■ **WHAT TO PRODUCE**:
Reproduce the rows beginning at the line that contains "How far is point" and ending after the line that contains "0.34 meters", requests included. In the answers only, multiply every number (distances and coordinates alike) by 2.6 and round each result to the same number of decimal places as the original, with halves rounded up.

■ **INPUT DATA**:
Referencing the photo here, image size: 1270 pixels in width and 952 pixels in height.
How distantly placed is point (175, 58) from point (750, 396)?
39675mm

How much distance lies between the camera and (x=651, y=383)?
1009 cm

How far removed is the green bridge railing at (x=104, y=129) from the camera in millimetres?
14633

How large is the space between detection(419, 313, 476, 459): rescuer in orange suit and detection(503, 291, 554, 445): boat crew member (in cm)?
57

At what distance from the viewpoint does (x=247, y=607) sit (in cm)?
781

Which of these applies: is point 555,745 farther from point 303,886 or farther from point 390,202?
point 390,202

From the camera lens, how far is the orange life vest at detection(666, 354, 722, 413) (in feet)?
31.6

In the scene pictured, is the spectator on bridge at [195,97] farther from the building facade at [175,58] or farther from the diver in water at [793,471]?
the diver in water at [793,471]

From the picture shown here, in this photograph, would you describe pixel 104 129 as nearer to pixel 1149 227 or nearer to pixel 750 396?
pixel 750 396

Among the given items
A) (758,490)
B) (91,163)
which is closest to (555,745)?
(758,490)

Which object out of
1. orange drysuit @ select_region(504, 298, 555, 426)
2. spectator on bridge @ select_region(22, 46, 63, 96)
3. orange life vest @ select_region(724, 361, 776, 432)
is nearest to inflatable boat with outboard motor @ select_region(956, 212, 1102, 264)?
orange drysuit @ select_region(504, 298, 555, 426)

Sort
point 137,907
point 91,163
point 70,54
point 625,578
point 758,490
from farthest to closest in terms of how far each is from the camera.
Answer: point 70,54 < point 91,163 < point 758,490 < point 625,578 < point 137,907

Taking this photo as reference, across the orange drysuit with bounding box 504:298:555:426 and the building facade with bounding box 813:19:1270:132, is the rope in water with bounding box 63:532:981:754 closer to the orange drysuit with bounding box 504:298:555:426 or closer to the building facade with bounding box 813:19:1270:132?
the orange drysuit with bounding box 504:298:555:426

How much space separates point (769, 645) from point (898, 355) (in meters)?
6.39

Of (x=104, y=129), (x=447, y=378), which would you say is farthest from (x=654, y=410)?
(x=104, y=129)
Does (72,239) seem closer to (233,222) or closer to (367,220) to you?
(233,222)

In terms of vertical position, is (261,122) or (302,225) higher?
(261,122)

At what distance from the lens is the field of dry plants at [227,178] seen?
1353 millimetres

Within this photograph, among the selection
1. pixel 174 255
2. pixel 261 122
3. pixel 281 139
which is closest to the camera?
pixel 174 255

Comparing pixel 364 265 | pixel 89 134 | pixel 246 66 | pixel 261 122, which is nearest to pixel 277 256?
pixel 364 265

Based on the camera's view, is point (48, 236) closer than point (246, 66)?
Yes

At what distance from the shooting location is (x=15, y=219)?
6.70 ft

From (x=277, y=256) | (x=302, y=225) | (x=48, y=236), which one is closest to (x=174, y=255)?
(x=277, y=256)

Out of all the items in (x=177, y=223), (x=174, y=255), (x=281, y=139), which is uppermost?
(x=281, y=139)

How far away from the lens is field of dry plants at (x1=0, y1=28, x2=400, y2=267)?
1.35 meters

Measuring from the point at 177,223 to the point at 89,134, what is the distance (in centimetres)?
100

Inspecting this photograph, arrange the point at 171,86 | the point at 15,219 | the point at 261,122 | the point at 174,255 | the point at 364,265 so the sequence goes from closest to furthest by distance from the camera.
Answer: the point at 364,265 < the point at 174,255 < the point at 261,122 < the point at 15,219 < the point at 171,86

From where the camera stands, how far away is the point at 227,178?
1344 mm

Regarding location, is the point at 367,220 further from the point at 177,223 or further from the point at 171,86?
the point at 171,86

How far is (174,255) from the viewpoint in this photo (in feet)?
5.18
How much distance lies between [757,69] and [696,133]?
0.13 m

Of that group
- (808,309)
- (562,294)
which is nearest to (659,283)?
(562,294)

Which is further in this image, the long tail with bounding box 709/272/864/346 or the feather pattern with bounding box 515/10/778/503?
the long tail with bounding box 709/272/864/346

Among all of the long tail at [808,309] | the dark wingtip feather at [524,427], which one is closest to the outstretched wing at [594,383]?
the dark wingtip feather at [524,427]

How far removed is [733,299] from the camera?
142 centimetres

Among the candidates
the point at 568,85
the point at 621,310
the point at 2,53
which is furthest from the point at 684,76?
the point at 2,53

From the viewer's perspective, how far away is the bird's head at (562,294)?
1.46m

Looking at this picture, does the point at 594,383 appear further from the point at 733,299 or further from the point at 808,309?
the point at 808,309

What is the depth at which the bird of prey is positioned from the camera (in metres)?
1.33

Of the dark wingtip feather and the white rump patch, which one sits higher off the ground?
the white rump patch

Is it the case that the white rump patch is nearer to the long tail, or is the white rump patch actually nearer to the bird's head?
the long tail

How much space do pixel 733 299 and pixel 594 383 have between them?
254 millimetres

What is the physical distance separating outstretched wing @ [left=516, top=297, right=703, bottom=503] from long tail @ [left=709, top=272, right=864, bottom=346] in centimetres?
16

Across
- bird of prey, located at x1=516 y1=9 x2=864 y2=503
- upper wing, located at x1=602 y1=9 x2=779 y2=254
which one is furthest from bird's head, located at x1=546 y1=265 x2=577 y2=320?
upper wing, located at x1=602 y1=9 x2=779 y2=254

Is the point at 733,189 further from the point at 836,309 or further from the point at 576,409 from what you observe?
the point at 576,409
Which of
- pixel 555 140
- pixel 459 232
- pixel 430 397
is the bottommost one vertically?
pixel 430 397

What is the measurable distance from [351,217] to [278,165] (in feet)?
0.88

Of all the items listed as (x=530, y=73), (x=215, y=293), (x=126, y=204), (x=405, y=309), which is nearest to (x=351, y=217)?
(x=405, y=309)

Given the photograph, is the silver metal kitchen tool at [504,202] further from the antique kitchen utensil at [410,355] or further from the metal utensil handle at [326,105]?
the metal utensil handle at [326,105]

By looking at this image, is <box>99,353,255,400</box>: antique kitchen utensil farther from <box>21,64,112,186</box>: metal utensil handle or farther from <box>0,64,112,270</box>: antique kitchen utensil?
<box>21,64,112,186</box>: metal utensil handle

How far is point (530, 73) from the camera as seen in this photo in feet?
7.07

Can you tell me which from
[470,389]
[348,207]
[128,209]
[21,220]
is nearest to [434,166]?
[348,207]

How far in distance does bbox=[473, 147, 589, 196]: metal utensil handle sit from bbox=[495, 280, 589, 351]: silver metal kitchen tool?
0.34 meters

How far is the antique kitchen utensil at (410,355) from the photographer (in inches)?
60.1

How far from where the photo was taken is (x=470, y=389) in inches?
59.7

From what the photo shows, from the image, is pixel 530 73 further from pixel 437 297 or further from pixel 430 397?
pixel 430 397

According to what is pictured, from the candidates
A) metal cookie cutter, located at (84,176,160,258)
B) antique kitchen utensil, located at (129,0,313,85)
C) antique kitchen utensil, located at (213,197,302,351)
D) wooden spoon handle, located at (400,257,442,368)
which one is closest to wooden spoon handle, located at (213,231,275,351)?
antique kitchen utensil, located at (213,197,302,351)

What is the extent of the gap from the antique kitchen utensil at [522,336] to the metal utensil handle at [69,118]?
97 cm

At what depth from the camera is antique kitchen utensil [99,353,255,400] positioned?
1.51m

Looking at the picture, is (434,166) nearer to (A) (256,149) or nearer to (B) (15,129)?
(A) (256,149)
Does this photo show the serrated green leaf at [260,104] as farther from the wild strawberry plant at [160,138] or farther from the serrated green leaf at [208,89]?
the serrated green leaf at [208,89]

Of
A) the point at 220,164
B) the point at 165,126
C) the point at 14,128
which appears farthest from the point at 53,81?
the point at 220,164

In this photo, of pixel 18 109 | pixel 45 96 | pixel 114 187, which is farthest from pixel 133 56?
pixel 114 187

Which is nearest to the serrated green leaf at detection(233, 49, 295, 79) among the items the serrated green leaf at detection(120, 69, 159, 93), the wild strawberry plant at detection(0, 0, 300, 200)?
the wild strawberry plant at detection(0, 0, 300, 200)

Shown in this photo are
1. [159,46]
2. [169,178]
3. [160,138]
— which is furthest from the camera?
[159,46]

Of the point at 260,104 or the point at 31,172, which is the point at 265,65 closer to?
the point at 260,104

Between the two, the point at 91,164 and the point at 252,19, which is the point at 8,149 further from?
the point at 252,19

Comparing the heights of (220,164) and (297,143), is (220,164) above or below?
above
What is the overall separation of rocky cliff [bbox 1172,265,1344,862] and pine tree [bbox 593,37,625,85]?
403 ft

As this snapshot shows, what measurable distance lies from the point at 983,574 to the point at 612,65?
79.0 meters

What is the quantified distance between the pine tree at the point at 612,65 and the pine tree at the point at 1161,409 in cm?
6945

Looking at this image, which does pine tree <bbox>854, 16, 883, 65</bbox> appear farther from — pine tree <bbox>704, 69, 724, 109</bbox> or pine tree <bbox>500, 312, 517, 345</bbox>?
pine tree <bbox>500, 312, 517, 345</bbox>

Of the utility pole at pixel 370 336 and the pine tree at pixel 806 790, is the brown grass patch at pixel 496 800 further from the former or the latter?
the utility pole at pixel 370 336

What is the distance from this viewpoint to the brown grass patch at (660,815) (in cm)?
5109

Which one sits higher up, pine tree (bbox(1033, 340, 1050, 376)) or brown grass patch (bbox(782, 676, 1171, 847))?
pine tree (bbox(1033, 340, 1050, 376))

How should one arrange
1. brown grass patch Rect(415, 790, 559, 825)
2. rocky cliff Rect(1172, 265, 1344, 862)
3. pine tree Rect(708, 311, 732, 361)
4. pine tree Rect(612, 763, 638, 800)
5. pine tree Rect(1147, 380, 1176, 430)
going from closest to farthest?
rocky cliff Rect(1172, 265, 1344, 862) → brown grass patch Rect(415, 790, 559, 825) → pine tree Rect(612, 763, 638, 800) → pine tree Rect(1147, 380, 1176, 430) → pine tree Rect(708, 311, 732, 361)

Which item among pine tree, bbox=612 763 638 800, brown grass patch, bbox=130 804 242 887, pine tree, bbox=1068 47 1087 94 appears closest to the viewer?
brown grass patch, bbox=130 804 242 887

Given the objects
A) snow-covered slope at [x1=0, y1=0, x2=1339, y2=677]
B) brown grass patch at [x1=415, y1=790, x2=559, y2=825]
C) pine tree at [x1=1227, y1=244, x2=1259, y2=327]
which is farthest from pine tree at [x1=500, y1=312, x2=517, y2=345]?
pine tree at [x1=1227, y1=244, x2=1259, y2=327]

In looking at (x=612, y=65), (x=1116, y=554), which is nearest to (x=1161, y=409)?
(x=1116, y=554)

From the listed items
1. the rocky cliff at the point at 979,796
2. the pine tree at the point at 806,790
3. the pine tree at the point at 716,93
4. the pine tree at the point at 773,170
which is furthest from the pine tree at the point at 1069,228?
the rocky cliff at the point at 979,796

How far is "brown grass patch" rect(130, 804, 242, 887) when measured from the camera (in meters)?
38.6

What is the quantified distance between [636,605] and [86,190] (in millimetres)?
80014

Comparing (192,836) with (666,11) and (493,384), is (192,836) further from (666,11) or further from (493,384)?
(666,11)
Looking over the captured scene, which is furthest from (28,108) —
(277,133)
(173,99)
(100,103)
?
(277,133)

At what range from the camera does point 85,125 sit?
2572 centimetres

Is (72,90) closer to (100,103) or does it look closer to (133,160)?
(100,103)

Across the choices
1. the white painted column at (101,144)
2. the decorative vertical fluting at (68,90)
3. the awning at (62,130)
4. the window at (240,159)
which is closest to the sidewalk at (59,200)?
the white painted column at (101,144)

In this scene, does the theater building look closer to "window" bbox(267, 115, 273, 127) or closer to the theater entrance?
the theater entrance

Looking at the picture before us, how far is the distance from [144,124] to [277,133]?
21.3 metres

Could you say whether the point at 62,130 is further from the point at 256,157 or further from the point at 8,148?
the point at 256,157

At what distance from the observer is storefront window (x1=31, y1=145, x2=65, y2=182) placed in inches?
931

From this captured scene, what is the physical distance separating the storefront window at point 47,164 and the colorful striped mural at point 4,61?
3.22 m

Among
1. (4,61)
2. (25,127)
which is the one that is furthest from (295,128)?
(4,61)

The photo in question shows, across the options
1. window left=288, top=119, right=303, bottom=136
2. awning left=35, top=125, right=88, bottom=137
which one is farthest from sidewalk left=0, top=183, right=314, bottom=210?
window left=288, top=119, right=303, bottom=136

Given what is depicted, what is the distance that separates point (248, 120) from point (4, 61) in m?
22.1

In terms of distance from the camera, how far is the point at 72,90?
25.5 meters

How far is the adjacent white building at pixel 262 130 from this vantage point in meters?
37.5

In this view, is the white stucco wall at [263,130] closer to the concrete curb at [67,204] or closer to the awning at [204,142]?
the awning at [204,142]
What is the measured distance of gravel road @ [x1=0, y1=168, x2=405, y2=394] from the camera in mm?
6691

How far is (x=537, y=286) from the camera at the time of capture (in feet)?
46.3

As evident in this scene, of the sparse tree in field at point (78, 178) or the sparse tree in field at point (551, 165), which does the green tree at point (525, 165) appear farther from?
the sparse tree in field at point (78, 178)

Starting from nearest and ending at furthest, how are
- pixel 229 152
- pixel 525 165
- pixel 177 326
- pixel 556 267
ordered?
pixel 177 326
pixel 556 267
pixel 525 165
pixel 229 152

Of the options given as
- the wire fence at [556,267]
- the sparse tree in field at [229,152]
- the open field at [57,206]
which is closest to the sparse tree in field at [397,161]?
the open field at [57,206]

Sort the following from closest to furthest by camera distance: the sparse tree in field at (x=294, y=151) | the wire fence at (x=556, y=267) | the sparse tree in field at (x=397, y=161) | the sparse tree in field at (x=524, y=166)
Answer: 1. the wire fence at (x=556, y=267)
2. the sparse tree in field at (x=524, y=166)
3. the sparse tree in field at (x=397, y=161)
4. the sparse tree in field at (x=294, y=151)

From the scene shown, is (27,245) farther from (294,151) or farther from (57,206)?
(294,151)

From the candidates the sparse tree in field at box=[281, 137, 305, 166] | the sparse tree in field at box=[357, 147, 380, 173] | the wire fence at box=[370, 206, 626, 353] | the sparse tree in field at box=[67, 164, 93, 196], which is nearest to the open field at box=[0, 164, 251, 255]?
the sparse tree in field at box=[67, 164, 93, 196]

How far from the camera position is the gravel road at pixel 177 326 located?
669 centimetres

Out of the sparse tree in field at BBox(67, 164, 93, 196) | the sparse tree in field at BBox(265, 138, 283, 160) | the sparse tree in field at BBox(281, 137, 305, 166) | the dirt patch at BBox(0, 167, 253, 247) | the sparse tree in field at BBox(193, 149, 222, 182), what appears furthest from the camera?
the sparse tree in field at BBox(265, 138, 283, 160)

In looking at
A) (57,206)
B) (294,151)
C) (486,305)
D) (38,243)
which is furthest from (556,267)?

■ **CORRECT RESPONSE**:
How far is point (530, 73) from the camera as seen in this photo in feet?
18.38

Can you tell me which from
[470,389]
[348,207]
[128,209]
[21,220]
is nearest to [434,166]?
[905,538]

How far in distance does bbox=[473, 147, 589, 196]: metal utensil handle sit from bbox=[495, 280, 589, 351]: silver metal kitchen tool?
0.88 meters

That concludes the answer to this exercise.